Security Engineer (Remote - US)

This position is posted by Jobgether on behalf of a partner company. We are currently looking for a Security Engineer in the United States.

This role offers an exciting opportunity to shape and strengthen the security posture of modern cloud-native applications. You will work closely with engineering, DevOps, and SRE teams to embed security practices across the software development lifecycle, proactively identify and mitigate risks, and ensure compliance with industry standards. The Security Engineer will operate in a hands-on, technical capacity, integrating security tooling, performing threat modeling, and guiding secure architecture practices. By driving secure-by-design patterns and DevSecOps enablement, this role directly contributes to safer, more resilient applications and infrastructure. Collaboration, problem-solving, and a strong technical mindset are critical to success, along with a commitment to continuously evolving security capabilities.

Accountabilities

·         Define, monitor, and continuously improve standards for application and cloud security tools, including WAFs, SAST, DAST, SCA, IaC scanners, and CNAPP platforms.

·         Conduct threat modeling, architecture reviews, and code assessments to identify and remediate security risks.

·         Guide secure design practices for services, APIs, encryption, key management, and secure protocols.
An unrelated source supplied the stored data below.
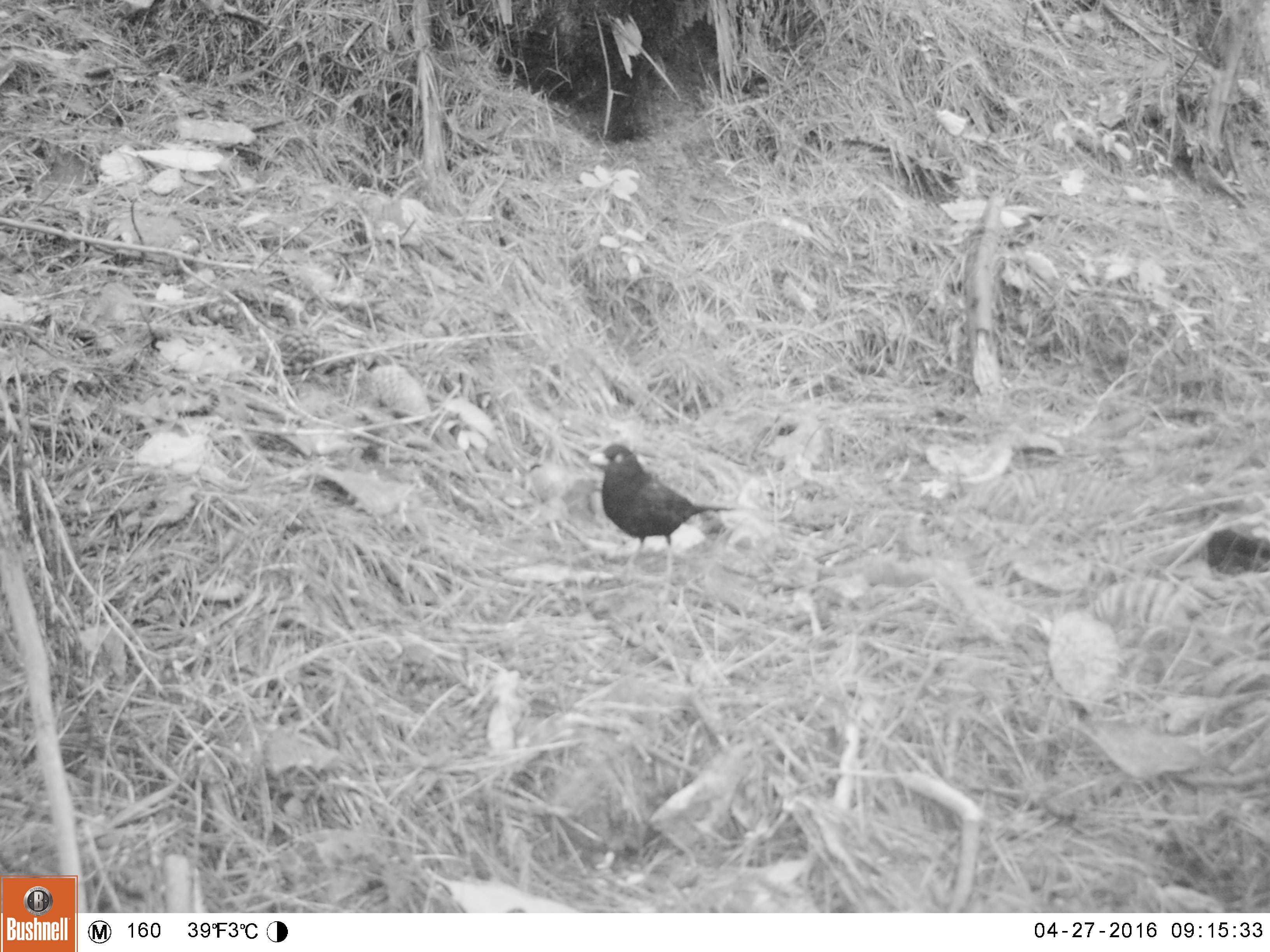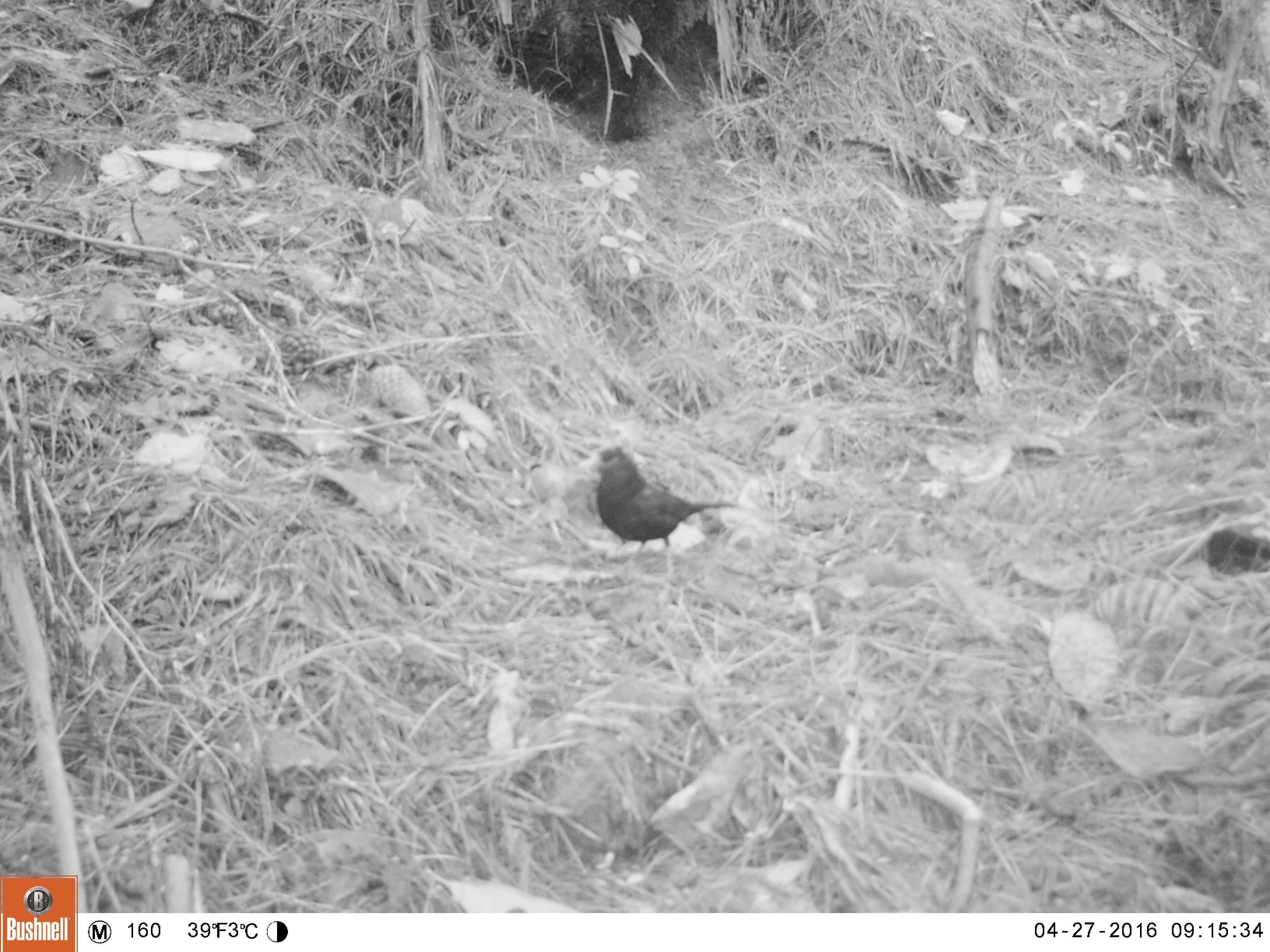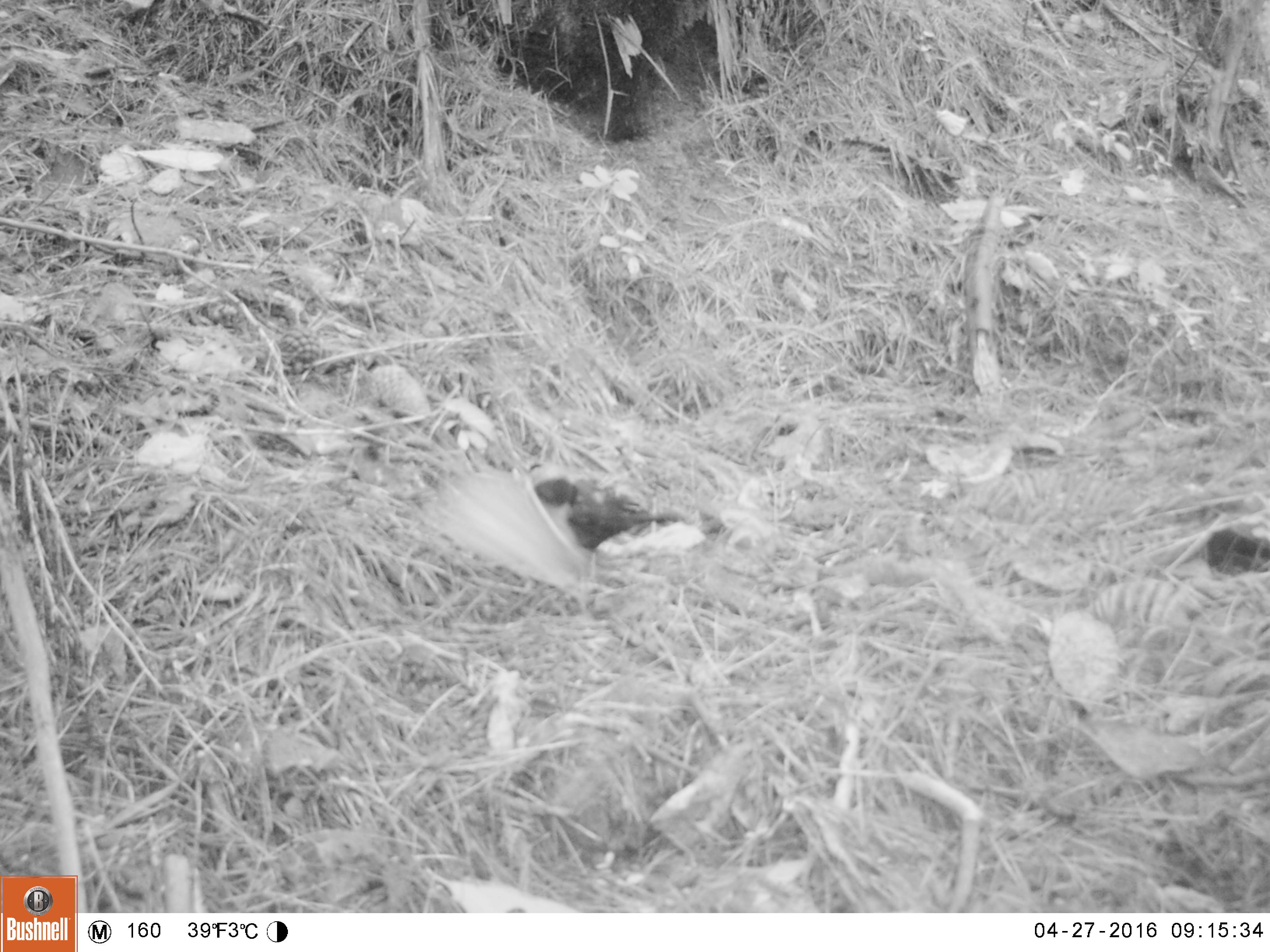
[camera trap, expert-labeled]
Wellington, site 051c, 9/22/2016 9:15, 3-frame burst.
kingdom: Animalia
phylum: Chordata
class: Aves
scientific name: Aves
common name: bird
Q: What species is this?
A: Bird (Aves).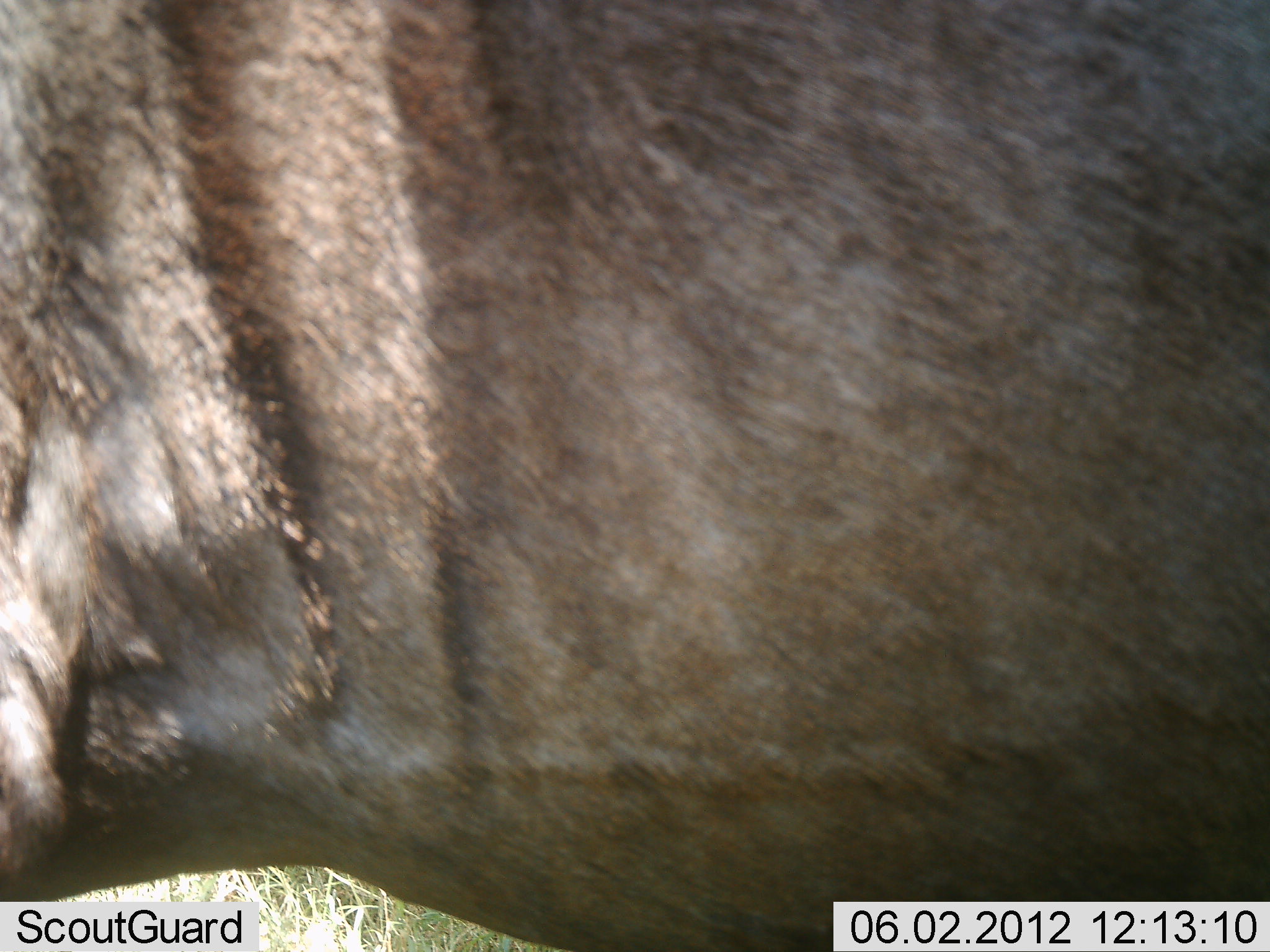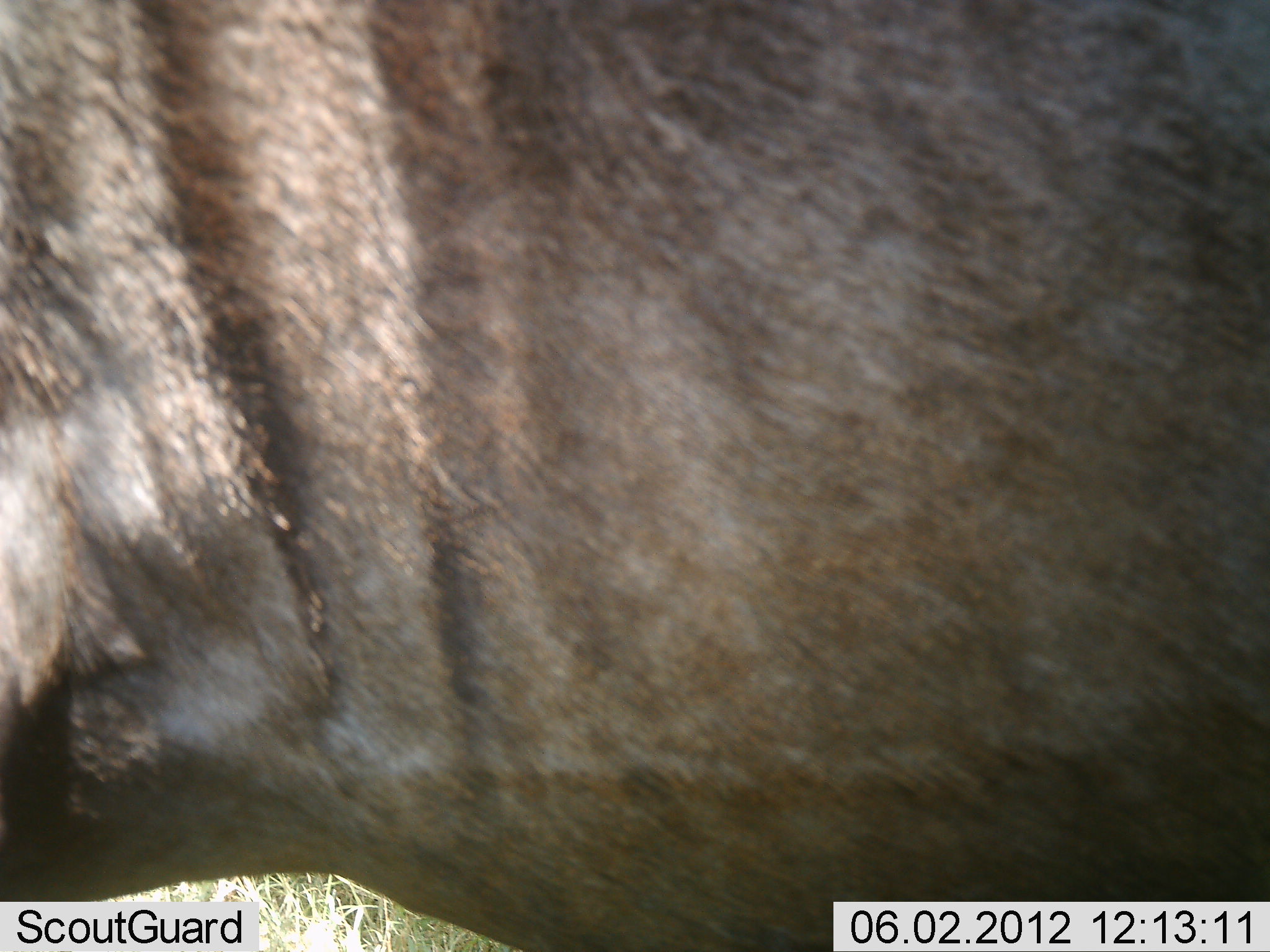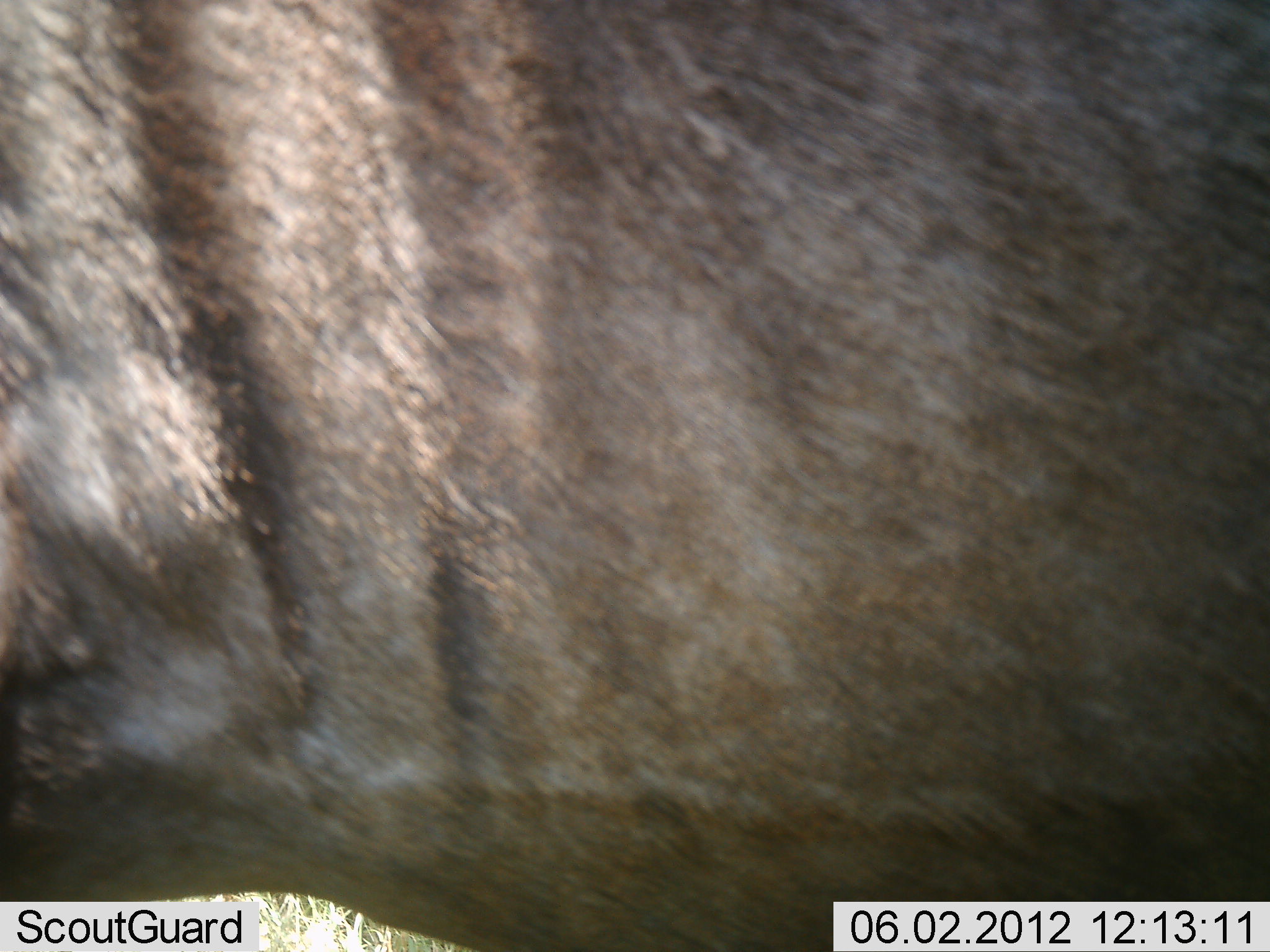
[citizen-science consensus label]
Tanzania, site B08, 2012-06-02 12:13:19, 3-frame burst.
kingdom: Animalia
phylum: Chordata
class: Mammalia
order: Artiodactyla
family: Bovidae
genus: Connochaetes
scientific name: Connochaetes taurinus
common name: blue wildebeest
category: wildebeest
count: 1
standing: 90%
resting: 0%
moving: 10%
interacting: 0%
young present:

·         Collaborate with product and engineering teams to review designs and code for security considerations.

·         Harden cloud environments (AWS, optionally Azure/GCP) with IaC templates, guardrails, and CSPM/CNAPP controls.

·         Integrate and automate security tooling within CI/CD pipelines and develop scripts to streamline scanning, reporting, and provisioning.

·         Triage vulnerabilities from multiple sources, manage incidents, and maintain clear audit trails.

·         Support compliance and audit activities, including SBOMs, logging, and monitoring.

·         Establish security KPIs, dashboards, and reporting frameworks to track program maturity and remediation progress.

·         Evaluate and recommend new security tools, technologies, and frameworks to strengthen organizational security posture.

Minimum Qualifications:

·         3+ years of experience in Security Engineering, Cloud Security, or Application Security roles.

·         Strong proficiency in SDLC and DevSecOps practices for cloud-native environments (microservices, containers/Kubernetes, serverless, IaC).

·         Hands-on experience with AppSec tools (SAST, DAST, SCA, IaC/container scanning, CNAPP, WAF).

·         Solid understanding of cloud architecture, networking, and security (AWS expertise required).

·         Experience with IaC tools (Terraform, CloudFormation) and CI/CD pipelines (GitHub, GitLab, CircleCI).

·         Familiarity with security standards and frameworks (OWASP Top 10, ASVS, NIST SSDF, CIS Benchmarks, ISO 27001, SOC 2).

·         Scripting or automation skills (Python preferred).

·         Excellent communication and collaboration skills to simplify technical risk for diverse audiences.

Preferred Qualifications:

·         WAF engineering experience (policy tuning, bot mitigation, blue/green rollout).

·         Knowledge of software supply chain security (SBOMs, signing, provenance).

·         Experience securing APIs and containerized workloads.

·         Relevant certifications such as CISSP, CSSLP, GWAPT, GCSA, or Cloud Security certifications (AWS/GCP/Azure).

·         Bachelor’s degree in Computer Science, Engineering, or related field.